A short stand-up meeting each morning allows you and your minister to compare and verify priorities. Work ahead when things are going your way so those inevitable emergencies won’t find you playing catch-up. Be sure to add to your list things you do that were not on your original schedule. As long as your list is out where others will see it, omit any personal or sensitive information, unless it’s in your own private shorthand.
• Give each item on the list a priority.
Find out when each task is needed before listing it. Never assume a task is an A just because it comes from your executive. Ask. As soon as the list is made, ask yourself, “What can I delegate?” Mark those things D and note names. Delegating is an effective way to check things off your list without doing them yourself. Understand, delegating is not shirking your work. This important management skill frees time for work needing your personal attention and at the same time allows others to develop their skills.
Next, identify on your list the most important two things you must do yourself. These are your A1s. A good rule of thumb is not to have more than ten items on your list and only two A1s. Obviously, there will be days... But do try for those ratios.
Designate as As any other items that you must attend to, ideally no more than two. Use a highlighter to emphasize these high priority tasks. Next, mark as Bs the shoulds on your list. These are important tasks, but not musts. The remaining tasks are Cs, things you would like to do if all goes well, but low priorities. Just on Mondays I make a list of CZs, low priority jobs that I can do with any loose change time during the week.

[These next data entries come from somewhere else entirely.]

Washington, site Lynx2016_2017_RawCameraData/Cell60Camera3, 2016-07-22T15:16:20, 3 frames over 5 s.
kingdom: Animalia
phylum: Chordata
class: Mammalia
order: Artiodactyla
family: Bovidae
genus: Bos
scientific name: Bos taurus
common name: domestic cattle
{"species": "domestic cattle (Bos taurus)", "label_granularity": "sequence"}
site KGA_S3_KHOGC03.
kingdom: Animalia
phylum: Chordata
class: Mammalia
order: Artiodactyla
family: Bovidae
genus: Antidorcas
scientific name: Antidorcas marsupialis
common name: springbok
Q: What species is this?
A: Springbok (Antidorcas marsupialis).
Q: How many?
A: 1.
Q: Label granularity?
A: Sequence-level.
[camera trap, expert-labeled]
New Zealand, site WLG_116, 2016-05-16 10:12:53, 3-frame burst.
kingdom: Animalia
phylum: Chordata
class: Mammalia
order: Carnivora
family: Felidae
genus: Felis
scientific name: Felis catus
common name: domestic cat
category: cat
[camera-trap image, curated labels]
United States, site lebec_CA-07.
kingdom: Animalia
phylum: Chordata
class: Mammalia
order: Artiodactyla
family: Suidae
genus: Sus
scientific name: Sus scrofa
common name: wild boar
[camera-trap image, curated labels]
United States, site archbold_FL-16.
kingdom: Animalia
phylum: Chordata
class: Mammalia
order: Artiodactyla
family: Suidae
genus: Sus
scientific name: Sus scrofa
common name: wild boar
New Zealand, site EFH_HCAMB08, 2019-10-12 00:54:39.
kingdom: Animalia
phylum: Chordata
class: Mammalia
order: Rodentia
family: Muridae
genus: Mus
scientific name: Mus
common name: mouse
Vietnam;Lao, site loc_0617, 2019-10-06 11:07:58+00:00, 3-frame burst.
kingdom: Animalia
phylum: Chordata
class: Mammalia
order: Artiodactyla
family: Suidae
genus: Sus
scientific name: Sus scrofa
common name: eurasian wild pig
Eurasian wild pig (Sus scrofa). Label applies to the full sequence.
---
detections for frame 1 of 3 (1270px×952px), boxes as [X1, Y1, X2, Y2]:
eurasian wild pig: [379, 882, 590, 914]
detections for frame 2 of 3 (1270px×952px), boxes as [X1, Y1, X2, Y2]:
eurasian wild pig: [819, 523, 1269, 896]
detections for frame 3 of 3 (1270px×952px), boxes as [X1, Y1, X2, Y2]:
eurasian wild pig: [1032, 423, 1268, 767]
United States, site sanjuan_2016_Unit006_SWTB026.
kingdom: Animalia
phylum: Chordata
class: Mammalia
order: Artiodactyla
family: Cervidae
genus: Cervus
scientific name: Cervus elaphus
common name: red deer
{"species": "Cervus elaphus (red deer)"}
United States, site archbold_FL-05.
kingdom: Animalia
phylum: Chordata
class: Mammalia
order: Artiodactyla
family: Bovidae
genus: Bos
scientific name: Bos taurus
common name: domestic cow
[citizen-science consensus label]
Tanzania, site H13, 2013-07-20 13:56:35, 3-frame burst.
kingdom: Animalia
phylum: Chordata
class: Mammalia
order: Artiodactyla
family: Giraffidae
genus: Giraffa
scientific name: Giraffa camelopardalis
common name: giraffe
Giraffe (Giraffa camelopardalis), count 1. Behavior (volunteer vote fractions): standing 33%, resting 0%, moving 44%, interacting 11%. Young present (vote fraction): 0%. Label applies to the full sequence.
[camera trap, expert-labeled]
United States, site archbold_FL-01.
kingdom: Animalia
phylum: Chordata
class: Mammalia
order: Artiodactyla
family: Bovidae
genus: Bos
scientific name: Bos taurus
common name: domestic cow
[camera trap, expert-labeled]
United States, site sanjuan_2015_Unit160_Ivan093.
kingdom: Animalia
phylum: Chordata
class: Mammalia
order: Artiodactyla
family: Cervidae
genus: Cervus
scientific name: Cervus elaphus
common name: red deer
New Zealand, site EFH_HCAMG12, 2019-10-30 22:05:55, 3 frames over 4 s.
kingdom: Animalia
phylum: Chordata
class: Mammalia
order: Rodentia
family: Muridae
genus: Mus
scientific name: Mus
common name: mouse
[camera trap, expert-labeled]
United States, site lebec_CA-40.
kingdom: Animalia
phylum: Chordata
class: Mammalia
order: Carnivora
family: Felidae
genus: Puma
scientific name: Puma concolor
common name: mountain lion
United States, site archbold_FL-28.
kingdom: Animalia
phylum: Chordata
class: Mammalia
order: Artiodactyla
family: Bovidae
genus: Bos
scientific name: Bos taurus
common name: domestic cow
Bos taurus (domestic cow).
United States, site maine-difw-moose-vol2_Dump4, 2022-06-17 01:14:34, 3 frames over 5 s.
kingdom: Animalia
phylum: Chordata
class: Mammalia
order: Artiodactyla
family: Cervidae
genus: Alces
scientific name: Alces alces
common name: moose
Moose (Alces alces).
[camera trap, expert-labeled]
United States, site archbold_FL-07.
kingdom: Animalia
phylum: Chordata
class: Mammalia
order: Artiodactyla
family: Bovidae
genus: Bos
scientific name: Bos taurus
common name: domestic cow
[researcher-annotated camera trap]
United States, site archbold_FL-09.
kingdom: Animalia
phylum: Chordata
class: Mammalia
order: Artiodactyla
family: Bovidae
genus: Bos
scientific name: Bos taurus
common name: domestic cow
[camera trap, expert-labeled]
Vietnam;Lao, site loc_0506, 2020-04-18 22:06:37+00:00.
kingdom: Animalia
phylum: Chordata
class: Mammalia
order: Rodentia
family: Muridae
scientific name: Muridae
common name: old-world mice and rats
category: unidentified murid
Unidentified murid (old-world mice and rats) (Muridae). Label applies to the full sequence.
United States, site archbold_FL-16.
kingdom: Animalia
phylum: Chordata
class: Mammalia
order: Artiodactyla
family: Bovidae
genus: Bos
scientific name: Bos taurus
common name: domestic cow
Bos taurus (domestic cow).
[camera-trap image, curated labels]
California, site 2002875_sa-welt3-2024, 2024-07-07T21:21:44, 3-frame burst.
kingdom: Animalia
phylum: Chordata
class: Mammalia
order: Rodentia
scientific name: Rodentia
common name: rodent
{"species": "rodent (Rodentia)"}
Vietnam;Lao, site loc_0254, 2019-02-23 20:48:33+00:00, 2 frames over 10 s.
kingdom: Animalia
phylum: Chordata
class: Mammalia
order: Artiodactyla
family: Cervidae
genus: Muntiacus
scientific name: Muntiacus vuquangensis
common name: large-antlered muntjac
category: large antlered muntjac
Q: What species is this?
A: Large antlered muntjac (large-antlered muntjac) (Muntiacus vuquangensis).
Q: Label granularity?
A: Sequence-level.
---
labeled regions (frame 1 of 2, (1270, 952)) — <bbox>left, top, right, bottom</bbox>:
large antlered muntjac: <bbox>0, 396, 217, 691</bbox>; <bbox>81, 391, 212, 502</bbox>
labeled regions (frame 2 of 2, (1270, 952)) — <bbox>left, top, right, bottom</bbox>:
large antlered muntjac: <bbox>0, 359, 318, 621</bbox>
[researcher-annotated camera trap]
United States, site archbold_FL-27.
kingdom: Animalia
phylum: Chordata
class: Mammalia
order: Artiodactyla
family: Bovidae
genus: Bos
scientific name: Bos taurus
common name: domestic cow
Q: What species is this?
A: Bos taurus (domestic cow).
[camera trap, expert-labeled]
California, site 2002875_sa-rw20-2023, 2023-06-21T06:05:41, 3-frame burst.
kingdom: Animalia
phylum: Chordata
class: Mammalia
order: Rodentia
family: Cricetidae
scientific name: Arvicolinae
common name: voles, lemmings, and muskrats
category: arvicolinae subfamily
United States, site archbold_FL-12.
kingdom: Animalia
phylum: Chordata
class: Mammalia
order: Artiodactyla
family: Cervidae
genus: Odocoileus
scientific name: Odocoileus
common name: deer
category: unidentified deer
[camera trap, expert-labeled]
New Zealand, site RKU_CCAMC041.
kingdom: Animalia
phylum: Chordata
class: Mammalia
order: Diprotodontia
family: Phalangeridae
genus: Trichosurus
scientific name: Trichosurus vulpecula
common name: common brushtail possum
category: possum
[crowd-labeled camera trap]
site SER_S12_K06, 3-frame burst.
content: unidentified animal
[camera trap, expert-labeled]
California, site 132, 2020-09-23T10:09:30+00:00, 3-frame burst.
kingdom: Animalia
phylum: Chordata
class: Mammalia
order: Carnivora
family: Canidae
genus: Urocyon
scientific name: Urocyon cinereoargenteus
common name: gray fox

Give each job a deadline, such as: do before 10 A.M. or a time frame, such as spend 40 minutes on this. This important step keeps you from scheduling too many hours of your day and from spending more time on a task than its priority dictates. Parkinson’s Law, “Work expands to fill the time available,” has never been repealed. If a time limit is not set externally, set a self-imposed deadline to keep yourself moving along. Multiply your estimated time need for the job by 1.25, giving yourself an extra 15 minutes for every hour you think you will need. I don’t know whose law it is, but things always take longer than you think they will.